● DIRECTIONS FOR THIS TASK:
Continue the piece on Christof Koch's search for qualia, starting after its final sentence.

● PAGE EXTRACT:
..............................

Quale Hunting

Hunting for qualia is Christof Koch's life. His scientific quest is the nature, location, and scientific description of consciousness. He tells the story of that quest in his book Consciousness: Confessions of a Romantic Reductionist.

Some early excerpts that capture the personal feel of the book:

At this point, I need to introduce qualia, a concept beloved by philosophers of mind. Qualia is the plural of quale. What it feels like to have a particular experience is the quale of that experience: The quale of the color red is what is common to such disparate percepts as seeing a red sunset, the red flag of China, arterial blood, a ruby gemstone, and Homer’s wine-dark sea.

...

In this book, I highlight stories from the front lines of modern research into the neurobiology of consciousness. Just as light presupposes its absence, darkness, so consciousness presupposes the unconscious. As Sigmund Freud, Pierre Janet, and others realized in the late nineteenth century, much of what goes on in our head is inaccessible to our mind— is not conscious.

...

I was born in 1956 in Kansas City, Missouri, one year after my brother Michael. Today, you can’t tell my Midwestern origin, as I retain a fairly strong German accent. We left two years later and started a peripatetic existence, staying four years in Amsterdam, where my younger brother, Andreas, was born. Subsequently, our family lived in Bonn, then the capital of West Germany. After elementary public school and two years at a Jesuit Gymnasium, it was time to move back across the Atlantic, to Ottawa.

...

In a lifetime of teaching, working, and debating with some of the smartest people on the planet, I’ve encountered brilliance and high achievement, but rarely true genius. Francis [Crick] was an intellectual giant, with the clearest and deepest mind I have ever met. He could take the same information as anybody else, read the same papers, yet come up with a totally novel question or inference. The neurologist and author Oliver Sacks, a good friend of us both, recollects that the experience of meeting Francis was “a little like sitting next to an intellectual nuclear reactor . . . . I never had a feeling of such incandescence.”

...

I believe that qualia are properties of the natural world. They do not have a divine or supernatural origin. Rather, they are the consequences of unknown laws that I would like to uncover.

..............................

[Dataset excerpts]
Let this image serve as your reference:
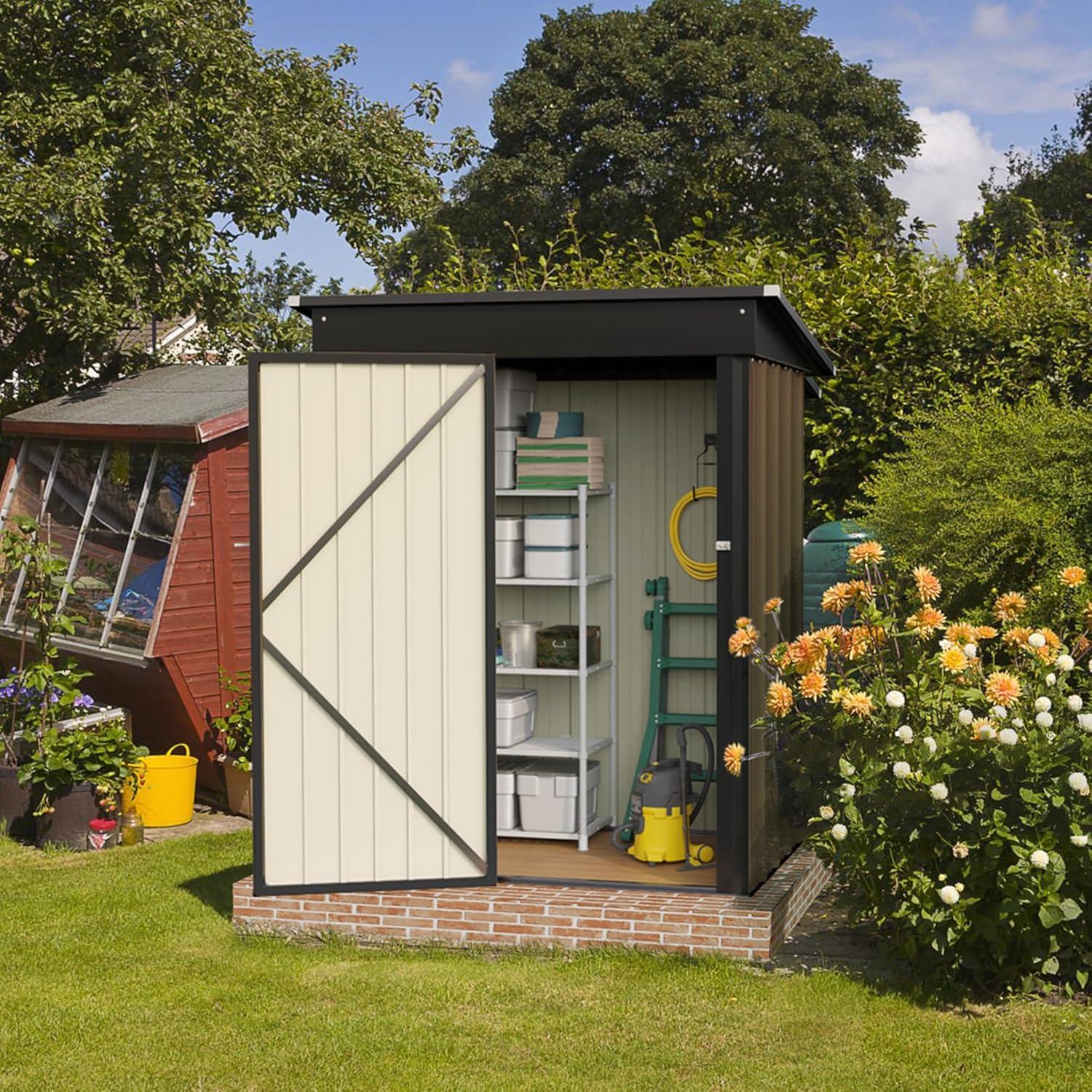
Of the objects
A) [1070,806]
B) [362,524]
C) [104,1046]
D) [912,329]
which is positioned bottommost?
[104,1046]

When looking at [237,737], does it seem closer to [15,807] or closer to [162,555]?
[162,555]

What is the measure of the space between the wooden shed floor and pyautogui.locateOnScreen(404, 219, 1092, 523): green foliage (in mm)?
2679

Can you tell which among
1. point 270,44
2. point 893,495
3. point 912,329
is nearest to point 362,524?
point 893,495

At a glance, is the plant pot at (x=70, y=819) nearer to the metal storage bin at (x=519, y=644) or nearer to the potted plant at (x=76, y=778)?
the potted plant at (x=76, y=778)

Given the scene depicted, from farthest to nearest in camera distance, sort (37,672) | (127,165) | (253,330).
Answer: (253,330) < (127,165) < (37,672)

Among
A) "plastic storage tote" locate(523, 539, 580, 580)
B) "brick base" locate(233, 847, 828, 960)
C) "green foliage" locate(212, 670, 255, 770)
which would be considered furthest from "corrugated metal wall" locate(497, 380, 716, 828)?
"green foliage" locate(212, 670, 255, 770)

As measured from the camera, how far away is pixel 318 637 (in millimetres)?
6168

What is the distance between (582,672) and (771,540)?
1.06 meters

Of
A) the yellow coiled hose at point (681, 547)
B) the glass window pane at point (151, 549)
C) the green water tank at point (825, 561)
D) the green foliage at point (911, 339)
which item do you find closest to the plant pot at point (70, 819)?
the glass window pane at point (151, 549)

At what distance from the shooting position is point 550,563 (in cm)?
702

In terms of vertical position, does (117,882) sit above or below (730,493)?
below

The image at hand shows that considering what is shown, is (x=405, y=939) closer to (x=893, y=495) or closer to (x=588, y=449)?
(x=588, y=449)

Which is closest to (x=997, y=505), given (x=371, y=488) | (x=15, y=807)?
(x=371, y=488)

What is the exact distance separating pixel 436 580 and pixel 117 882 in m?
2.74
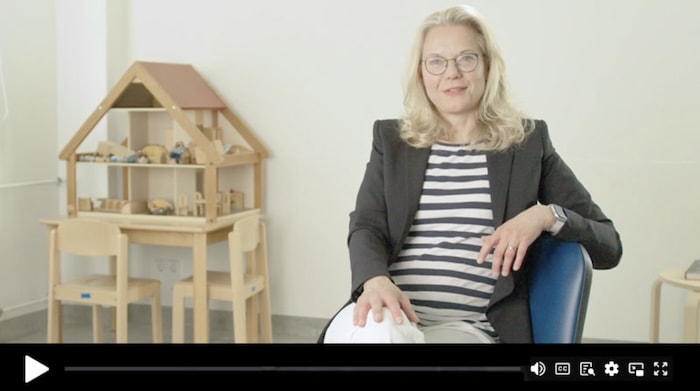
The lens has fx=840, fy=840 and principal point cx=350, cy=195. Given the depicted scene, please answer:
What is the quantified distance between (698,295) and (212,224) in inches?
49.1

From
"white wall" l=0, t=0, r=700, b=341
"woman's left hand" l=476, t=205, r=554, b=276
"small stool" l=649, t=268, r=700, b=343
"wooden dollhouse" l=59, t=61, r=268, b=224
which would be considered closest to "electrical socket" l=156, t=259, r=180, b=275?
"white wall" l=0, t=0, r=700, b=341

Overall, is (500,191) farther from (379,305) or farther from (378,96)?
(378,96)

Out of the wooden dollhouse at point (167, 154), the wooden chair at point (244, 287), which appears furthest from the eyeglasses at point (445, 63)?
the wooden dollhouse at point (167, 154)

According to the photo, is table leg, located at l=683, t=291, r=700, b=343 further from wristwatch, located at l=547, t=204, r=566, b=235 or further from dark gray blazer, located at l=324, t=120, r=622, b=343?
wristwatch, located at l=547, t=204, r=566, b=235

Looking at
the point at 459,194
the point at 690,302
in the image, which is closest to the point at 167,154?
the point at 690,302
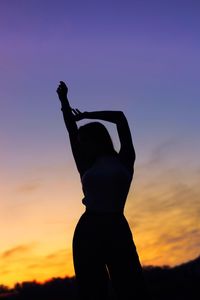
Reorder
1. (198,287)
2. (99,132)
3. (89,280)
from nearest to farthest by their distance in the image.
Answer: (89,280), (99,132), (198,287)

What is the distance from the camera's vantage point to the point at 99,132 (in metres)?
4.46

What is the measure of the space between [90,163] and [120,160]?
26 cm

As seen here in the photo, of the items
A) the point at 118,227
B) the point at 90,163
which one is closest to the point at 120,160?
the point at 90,163

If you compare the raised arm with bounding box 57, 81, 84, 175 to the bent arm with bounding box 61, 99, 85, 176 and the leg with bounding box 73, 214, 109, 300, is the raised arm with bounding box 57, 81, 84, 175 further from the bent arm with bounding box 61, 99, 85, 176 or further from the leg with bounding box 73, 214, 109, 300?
the leg with bounding box 73, 214, 109, 300

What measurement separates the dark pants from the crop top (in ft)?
0.32

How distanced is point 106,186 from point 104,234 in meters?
0.39

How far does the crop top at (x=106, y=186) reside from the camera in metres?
4.25

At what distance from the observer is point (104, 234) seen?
4.19 metres

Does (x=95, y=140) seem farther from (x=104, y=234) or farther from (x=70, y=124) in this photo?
(x=104, y=234)

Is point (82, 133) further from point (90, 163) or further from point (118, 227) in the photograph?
point (118, 227)

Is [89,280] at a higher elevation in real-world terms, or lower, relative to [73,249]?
lower

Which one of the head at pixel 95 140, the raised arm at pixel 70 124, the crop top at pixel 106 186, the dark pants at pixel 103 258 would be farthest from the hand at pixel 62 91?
the dark pants at pixel 103 258

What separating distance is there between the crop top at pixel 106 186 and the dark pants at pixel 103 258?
3.9 inches

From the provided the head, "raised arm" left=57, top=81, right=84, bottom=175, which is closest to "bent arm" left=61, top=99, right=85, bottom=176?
"raised arm" left=57, top=81, right=84, bottom=175
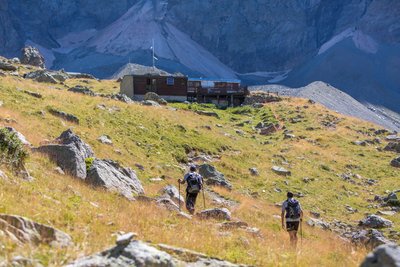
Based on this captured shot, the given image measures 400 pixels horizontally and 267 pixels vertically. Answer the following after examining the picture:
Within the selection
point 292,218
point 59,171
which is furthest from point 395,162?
point 59,171

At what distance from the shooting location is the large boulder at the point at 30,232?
7741mm

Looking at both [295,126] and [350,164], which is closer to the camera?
[350,164]

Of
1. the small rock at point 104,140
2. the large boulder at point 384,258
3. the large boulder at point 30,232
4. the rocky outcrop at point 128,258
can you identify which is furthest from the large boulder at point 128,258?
the small rock at point 104,140

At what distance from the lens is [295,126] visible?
64.2 m

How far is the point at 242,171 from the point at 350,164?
1536 centimetres

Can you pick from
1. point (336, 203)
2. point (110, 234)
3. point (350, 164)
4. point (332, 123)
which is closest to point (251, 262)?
point (110, 234)

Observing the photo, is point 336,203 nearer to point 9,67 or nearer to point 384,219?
point 384,219

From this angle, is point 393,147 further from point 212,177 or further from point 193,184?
point 193,184

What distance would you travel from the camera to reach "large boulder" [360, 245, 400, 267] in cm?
575

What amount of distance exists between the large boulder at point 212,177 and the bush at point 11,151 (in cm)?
1490

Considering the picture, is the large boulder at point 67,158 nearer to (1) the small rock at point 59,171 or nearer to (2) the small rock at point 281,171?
(1) the small rock at point 59,171

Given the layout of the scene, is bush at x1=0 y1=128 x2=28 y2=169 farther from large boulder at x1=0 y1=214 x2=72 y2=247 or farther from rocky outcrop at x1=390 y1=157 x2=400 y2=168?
rocky outcrop at x1=390 y1=157 x2=400 y2=168

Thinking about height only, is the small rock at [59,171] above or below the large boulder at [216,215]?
above

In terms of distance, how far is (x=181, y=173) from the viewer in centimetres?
2898
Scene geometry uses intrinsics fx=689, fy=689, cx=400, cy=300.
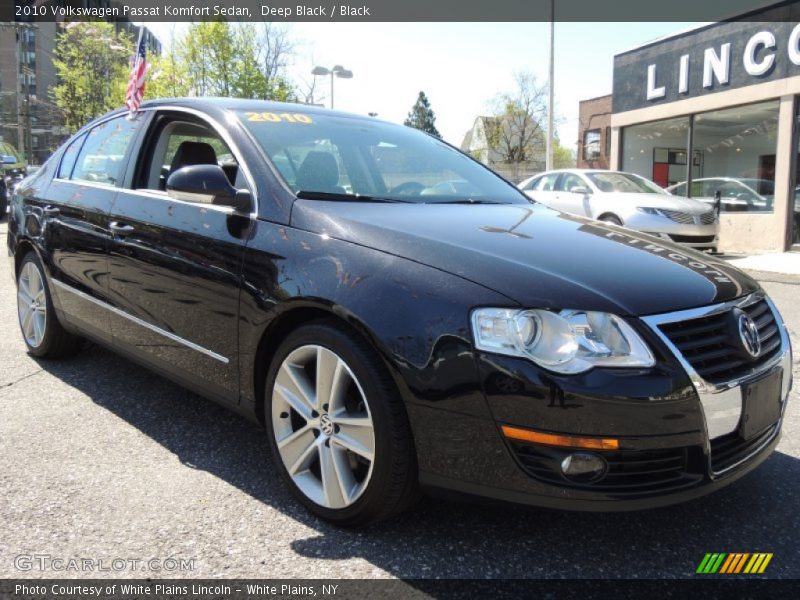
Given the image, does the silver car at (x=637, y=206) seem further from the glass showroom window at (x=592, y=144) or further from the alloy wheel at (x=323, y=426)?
the glass showroom window at (x=592, y=144)

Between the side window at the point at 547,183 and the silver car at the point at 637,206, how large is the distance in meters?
0.25

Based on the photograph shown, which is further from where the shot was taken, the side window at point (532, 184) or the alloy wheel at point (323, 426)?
the side window at point (532, 184)

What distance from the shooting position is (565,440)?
1988mm

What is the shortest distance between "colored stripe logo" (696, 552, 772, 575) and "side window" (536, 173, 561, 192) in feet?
34.8

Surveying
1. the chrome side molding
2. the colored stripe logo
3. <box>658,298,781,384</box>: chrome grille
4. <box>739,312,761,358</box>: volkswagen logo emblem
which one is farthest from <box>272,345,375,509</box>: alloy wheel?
<box>739,312,761,358</box>: volkswagen logo emblem

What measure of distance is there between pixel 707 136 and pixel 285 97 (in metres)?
22.7

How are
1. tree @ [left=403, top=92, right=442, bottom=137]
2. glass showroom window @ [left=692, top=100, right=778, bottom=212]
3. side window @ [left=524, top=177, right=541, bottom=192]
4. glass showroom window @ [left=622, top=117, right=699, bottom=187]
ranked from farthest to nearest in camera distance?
tree @ [left=403, top=92, right=442, bottom=137], glass showroom window @ [left=622, top=117, right=699, bottom=187], glass showroom window @ [left=692, top=100, right=778, bottom=212], side window @ [left=524, top=177, right=541, bottom=192]

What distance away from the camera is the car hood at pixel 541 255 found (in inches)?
83.1

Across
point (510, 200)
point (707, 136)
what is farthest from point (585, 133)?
point (510, 200)

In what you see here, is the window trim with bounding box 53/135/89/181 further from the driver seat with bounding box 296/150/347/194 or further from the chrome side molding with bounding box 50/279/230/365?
the driver seat with bounding box 296/150/347/194

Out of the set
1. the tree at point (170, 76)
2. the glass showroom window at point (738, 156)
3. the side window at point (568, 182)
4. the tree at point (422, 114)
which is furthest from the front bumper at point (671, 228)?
the tree at point (422, 114)

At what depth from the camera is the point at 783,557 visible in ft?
7.48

..............................

● EXERCISE RESULT:
Koch, Christof. Consciousness: Confessions of a Romantic Reductionist (MIT Press) (p. 28). The MIT Press. Kindle Edition.

The substance, embodied in specific experiments and observations, is tougher to capture in a brief excerpt, but here is one:

You are lying inside a cramped cylinder [an MRI scanner], desperately trying to keep still, to not even bat an eyelid, as any movement causes the signals to wash out. Through a mirror, you stare at a computer monitor displaying the ace of hearts from a deck of cards while the machine monitors blood flow in your brain. Neuroscientists are not good at sleight of hand, so they manipulate what you see by projecting a precisely timed second image into your eyes. If done well, this misdirection works as well as the magician’s— you won’t see the ace of hearts. The second image masks the first one, rendering the ace invisible. You look, but don’t see, inverting Yogi Berra’s famous witticism “You can observe a lot by watching.”

This technique was perfected by my then-graduate student Naotsugu Tsuchiya who called it continuous flash suppression. It works by projecting the image of the playing card into one of your eyes while continuously flashing a multitude of brightly colored, overlapping rectangles— like those of the Dutch painter Piet Mondrian— into the other eye. If you wink with this eye, the ace of hearts becomes visible, but if you keep both eyes open, the ace remains hidden for minutes on end, camouflaged by the ever-changing display of colored rectangles that distracts you.

Koch, Christof. Consciousness: Confessions of a Romantic Reductionist (MIT Press) (pp. 45-46). The MIT Press. Kindle Edition.

It can be shown that many portions of the brain receive the signal of the hidden card, but not the seat of consciousness. This in turn is related to the pattern of neuronal connnections between the visual processing centers of the brain and the absence of direct connections all the way to the prefrontal cortex.